Efectos colaterales de la frustración que puede provocar tener que conformarse con una sola vida:
- Emborracharse, drogarse y vivir la vida al límite.
- Hacer puenting, rafting,bungee jumping o cualquier otra cosa que termine en -ing.
- Dar la vuelta al mundo (esto sólo para ricos)
- Creer en la reencarnación.
- Crear un blog que permita ser protagonistas de muchas otras vidas.
Cabezas de Ajo optó hace años por esta última opción. Lo cual no tiene por qué excluir alguna de las anteriores.



domingo, 13 de febrero de 2011

Melodía para una tarde de otoño


por Marta






Dicen que en el punto medio reside la virtud. Y en ese punto habita ella. También en ese punto la conocí aquella tarde. En el punto medio entre el segundo y tercer piso donde se quedó parado el ascensor que nos obligó a conocernos. Un apagón y parada en seco. Justo después su cara frente a mí. Y esos ojos grises que me imantaron desde el primer momento que los vi. Un lluvioso día de otoño que desde ese instante se convirtió en el mejor de mi existencia.

Unos años antes, el neurólogo que estudiaba mi caso después del accidente de tráfico, frotaba sus huesudos dedos contra su frente mientras evaluaba mi test de audición.
–Podría tratarse de algo similar a una amusia adquirida– señaló. Lo que en mi caso significaba la pérdida de la capacidad musical derivada de la lesión producida por el accidente. Yo, que tanto había amado la música a lo largo de mi vida, me veía completamente incapacitado para reconocer cualquier sonido musical y mucho menos para apreciarlo.

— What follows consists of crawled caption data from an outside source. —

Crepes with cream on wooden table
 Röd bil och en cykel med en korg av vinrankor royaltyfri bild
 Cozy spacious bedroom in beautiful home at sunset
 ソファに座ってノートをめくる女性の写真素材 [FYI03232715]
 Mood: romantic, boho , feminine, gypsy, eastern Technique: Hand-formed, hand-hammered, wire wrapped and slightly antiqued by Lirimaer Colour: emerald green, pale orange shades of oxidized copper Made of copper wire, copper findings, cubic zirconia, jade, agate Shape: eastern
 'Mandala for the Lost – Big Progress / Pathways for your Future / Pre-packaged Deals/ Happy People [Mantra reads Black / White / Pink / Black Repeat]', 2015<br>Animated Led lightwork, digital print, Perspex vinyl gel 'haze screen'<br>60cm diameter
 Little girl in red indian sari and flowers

Tras duros meses de adaptación y recuperación tras el accidente intenté hacerme de nuevo con las riendas de mi vida. Sin embargo, éstas eran demasiado largas y débiles. Cada vez que intentaba sostenerlas se escurrían entre mis dedos y sólo conseguía dar vueltas a mí alrededor sin avanzar un solo paso. Mi vida discurría frenéticamente sin rumbo y sin sentido, hasta que aquella tarde de octubre ocurrió algo realmente inesperado y maravilloso. Algo sublime.

Súbitamente, en el preciso instante en el que me topé con sus ojos, mis oídos despertaron del letargo en el que habían estado sumidos tanto tiempo. Y entonces, como una suave brisa que se cuela por las rendijas y acaricia la cara, la música llegó. Así escuché nítidamente las notas centrales de aquel Nocturno de Chopin que mi abuelo tocaba todas las tardes en su piano; mi piel se erizó y cerré los ojos para atrapar ese momento. Pero no se evaporó. Y me vi muy pequeño, sentado en el asiento trasero del coche mientras mi padre conducía y Silvio “me daba una canción”. Sonreí. Ella, cuyo rostro se mostraba todavía turbado por la situación, sonrió con sus ojos. “Quand il me prend dans ses bras, il me parle tout bas…Je vois la vie en rose”. Y yo, recién nacido, me refugié en ellos para no abandonarlos jamás.